Jennifer Connelly, as Nash's wife, more or less/kind of sort of makes the film. I'm not convinced that Connelly is really a great actress. People thought that she was incredible in Requiem For A Dream and even in watching that film, I'm not quite sure I saw whatever it is that makes her so great. After seeing the trailer for Waking the Dead, I report that she really does resemble a human being. Otherwise she seems beautiful and passive. She is, I'm afraid, very much cheesecake. It has seemed to me, for a long while actually, that she is being praised more for her choices in films than for her particular abilities. With A Beautiful Mind I think I've come to terms with this.

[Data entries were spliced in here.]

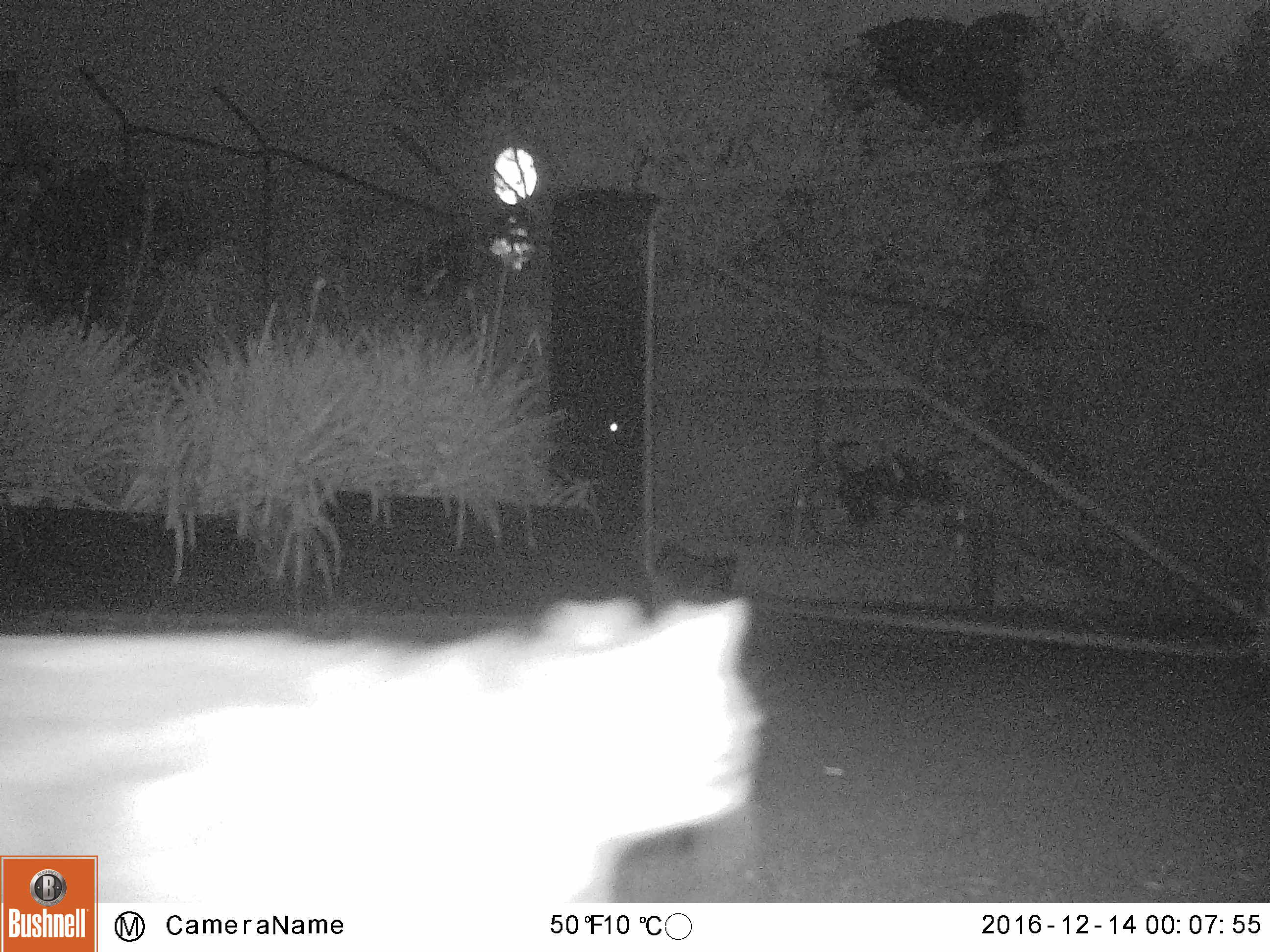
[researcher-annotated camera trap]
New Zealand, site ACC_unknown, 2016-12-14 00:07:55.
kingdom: Animalia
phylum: Chordata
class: Mammalia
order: Carnivora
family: Felidae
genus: Felis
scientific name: Felis catus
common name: domestic cat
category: cat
Cat (domestic cat) (Felis catus).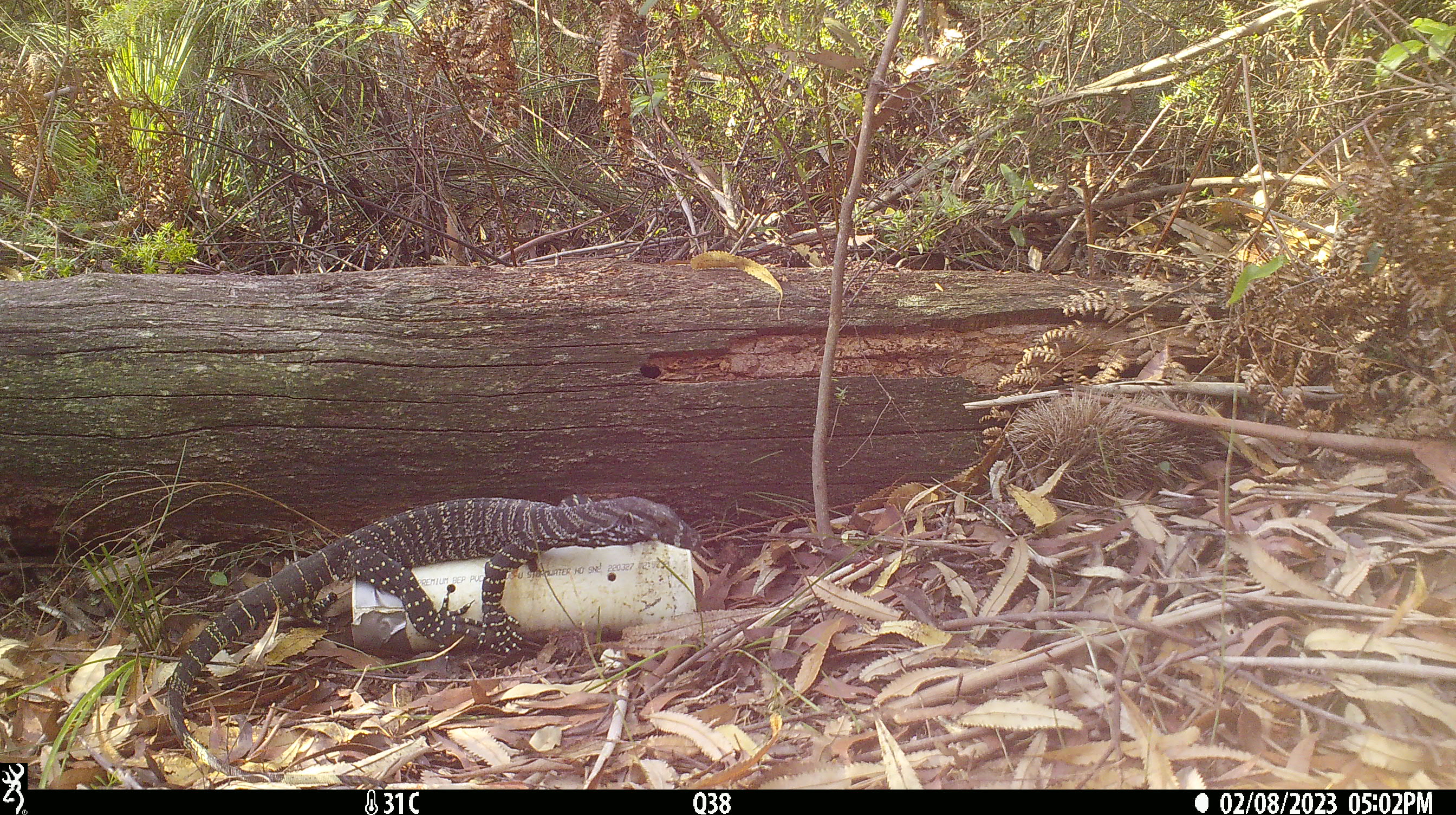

She brings Dark City/Requiem for a Dream/The Hot Spot/The Rocketeer baggage to the film, and increases its cool hipness. She doesn't have any chemistry with Crowe however (I don't think she has chemistry with anything else but the camera; that Waking the Dead trailer is giving me doubts though, lots of doubts), and we don't understand what exactly she needs from him. And while we understand what he needs from her (human contact), his self-accomplishment makes her all the more meaningless.

At first I thought that this lack of romance or intimacy was a flaw in the film, but now I'm beginning to think that its empty attempt at associating itself with romance and intimacy is its biggest flaw. The biggest problem and blessing with A Beautiful Mind may ironically be that it is John Nash incarnate, at least for a while. It’s a chilly and good-looking celebration of the triumph of the individual will for the first three quarters, and then turns into a warm and treacly celebration of humanity on the flip of a dime. It's as schizo and bizarre as its subject.

Enjoy it readers, just make sure you don't stop asking questions.